• [Supplied data]
____________________

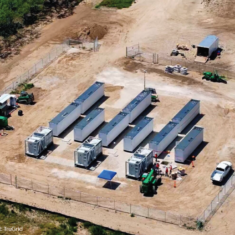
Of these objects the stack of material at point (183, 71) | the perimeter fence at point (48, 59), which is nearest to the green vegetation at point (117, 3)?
the perimeter fence at point (48, 59)

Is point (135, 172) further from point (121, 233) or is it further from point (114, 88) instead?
point (114, 88)

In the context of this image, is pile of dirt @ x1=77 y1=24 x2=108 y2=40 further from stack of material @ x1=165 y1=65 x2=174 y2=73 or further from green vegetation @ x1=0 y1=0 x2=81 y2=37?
stack of material @ x1=165 y1=65 x2=174 y2=73

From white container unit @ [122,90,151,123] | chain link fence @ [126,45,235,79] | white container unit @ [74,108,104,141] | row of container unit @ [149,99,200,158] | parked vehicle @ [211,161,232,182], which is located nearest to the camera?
parked vehicle @ [211,161,232,182]

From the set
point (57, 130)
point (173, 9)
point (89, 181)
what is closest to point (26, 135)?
→ point (57, 130)

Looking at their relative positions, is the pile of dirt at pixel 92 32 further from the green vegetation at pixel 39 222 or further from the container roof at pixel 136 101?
the green vegetation at pixel 39 222

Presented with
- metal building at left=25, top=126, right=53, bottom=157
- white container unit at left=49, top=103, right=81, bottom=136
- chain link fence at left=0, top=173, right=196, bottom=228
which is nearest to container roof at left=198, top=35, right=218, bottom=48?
white container unit at left=49, top=103, right=81, bottom=136
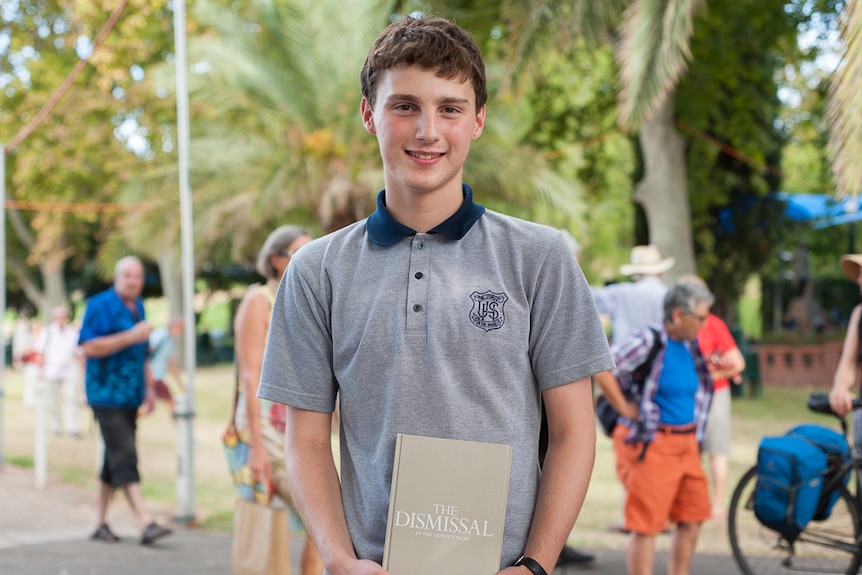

____________________

Return every line of the rows above that contains the word "parked", matching case exactly.

From white container unit @ [122,90,151,123] | chain link fence @ [126,45,235,79] | white container unit @ [74,108,104,141] | row of container unit @ [149,99,200,158] | parked vehicle @ [211,161,232,182], which is located nearest to the camera?
parked vehicle @ [211,161,232,182]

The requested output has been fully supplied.